Start of Data for this task
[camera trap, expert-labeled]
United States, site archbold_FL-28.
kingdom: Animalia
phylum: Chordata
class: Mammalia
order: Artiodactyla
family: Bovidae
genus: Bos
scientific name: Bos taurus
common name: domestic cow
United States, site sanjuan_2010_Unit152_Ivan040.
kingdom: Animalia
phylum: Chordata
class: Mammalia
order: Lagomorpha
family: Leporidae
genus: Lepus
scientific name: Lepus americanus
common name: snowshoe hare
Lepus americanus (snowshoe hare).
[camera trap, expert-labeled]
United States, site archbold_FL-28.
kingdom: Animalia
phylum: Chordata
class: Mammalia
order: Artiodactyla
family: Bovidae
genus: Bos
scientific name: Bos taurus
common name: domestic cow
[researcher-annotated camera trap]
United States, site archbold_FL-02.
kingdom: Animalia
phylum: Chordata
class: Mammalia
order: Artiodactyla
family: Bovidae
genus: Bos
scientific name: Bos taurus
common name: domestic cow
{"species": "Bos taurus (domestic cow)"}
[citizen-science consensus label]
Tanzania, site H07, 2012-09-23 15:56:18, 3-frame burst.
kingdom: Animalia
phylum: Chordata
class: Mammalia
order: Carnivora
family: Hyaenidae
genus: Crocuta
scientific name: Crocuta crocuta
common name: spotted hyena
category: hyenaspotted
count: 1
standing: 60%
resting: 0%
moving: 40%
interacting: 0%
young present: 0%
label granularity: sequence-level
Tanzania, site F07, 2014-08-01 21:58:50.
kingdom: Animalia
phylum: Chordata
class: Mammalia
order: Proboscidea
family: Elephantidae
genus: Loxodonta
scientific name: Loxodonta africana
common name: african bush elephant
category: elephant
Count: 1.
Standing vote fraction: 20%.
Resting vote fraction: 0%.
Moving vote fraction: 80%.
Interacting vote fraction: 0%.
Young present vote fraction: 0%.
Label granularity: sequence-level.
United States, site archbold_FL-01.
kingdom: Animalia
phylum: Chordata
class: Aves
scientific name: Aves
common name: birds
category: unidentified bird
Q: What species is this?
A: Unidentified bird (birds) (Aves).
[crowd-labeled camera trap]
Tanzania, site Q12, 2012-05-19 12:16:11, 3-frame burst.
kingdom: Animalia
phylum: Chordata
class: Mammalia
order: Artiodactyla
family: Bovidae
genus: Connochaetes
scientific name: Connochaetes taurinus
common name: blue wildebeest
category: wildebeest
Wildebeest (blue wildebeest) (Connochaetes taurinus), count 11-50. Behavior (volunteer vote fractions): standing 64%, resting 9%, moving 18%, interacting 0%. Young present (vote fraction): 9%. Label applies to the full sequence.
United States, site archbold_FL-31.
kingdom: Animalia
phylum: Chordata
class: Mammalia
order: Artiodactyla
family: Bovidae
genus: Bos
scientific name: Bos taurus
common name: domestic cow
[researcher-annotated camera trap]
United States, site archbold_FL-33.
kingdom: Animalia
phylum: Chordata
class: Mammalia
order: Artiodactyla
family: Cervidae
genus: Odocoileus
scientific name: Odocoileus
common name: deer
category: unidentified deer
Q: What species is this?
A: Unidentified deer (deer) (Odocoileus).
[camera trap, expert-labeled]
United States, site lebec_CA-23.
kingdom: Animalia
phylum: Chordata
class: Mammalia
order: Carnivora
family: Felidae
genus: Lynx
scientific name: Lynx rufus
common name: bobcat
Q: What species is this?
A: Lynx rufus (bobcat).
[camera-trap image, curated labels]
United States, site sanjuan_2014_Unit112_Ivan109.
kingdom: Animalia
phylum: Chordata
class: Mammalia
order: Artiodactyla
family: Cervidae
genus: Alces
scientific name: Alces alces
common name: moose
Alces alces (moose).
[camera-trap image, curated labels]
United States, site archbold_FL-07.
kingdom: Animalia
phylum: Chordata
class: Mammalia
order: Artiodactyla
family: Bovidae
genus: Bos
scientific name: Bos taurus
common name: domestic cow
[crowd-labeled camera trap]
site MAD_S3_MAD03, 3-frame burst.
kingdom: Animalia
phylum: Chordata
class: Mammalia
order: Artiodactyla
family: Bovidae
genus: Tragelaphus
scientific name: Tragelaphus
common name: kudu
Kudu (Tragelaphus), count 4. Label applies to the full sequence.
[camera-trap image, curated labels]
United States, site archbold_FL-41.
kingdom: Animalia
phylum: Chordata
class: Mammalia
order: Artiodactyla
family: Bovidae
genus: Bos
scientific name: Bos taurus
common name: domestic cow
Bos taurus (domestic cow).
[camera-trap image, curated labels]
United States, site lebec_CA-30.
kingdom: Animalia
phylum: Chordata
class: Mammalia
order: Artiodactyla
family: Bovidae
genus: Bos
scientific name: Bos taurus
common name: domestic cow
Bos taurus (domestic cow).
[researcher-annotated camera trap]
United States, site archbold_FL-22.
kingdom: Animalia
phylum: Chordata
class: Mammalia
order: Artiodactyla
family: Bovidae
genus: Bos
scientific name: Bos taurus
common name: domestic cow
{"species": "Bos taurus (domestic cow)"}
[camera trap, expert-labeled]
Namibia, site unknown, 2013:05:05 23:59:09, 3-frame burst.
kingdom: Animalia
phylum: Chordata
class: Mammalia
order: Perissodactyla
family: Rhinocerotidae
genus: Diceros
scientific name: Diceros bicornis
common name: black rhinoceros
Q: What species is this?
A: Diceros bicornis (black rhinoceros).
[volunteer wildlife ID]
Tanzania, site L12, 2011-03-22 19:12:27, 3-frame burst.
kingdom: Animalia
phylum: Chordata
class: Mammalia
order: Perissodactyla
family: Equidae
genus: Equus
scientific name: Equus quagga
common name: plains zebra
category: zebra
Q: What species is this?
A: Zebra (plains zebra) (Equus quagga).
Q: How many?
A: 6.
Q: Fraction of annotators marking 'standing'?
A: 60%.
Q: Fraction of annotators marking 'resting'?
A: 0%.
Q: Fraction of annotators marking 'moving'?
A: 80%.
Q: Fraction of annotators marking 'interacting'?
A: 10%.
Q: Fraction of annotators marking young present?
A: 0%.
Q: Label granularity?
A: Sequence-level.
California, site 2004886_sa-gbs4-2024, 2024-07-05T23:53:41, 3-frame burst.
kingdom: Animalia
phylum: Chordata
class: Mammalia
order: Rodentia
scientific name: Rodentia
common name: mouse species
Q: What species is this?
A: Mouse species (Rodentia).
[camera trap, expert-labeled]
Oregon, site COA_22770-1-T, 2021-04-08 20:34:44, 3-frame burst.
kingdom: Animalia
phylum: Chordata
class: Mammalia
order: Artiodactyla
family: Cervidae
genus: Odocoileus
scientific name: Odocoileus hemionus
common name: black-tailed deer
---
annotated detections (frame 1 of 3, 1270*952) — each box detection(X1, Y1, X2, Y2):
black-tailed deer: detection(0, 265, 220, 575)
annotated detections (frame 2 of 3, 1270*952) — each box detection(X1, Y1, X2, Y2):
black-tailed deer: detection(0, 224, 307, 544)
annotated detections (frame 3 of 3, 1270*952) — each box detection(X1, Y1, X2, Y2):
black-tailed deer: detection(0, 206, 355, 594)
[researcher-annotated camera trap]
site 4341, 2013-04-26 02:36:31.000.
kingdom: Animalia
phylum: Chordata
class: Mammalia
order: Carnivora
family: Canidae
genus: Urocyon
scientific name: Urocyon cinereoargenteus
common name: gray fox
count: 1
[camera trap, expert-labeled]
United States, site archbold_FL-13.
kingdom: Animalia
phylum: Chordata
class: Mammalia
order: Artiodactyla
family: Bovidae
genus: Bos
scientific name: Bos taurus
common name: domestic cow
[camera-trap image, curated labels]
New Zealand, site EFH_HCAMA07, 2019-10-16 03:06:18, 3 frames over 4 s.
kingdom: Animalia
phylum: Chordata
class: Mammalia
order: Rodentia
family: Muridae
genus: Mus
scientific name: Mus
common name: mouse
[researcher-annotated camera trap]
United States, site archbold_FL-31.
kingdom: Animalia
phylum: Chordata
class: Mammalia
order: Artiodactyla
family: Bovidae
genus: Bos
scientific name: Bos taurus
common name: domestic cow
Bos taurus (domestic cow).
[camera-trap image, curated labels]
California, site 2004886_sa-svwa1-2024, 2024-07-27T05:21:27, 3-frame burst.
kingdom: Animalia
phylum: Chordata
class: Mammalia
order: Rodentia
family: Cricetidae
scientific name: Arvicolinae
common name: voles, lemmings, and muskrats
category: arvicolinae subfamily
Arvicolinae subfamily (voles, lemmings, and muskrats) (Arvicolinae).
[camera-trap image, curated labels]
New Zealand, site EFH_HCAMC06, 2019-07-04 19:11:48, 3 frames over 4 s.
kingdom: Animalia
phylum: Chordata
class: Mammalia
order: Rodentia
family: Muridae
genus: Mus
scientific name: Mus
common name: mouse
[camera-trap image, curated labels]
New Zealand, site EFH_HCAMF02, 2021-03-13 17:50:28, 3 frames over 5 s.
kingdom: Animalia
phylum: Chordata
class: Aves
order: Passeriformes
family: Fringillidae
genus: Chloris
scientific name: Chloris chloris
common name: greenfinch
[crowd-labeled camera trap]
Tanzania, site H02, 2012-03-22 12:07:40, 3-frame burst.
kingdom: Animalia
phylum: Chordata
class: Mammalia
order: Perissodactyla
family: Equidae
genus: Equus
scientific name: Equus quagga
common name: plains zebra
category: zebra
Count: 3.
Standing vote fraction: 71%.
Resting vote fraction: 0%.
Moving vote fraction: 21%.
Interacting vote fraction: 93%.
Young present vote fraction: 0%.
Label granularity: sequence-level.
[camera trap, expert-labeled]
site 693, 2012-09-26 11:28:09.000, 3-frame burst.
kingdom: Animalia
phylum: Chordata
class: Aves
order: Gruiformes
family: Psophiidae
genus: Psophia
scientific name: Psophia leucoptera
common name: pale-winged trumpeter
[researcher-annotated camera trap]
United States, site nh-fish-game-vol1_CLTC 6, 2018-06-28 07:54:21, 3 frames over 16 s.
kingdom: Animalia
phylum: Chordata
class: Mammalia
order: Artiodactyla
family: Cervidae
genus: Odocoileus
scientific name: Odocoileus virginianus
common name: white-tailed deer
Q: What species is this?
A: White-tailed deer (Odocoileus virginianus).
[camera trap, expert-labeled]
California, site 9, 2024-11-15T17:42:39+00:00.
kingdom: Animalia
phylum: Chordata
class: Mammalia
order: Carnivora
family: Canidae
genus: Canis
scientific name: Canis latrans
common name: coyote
End of Data for this task
What the task requires: Gather each line in the data that holds the string "annotators".

Exercise solution:
Q: Fraction of annotators marking 'standing'?
Q: Fraction of annotators marking 'resting'?
Q: Fraction of annotators marking 'moving'?
Q: Fraction of annotators marking 'interacting'?
Q: Fraction of annotators marking young present?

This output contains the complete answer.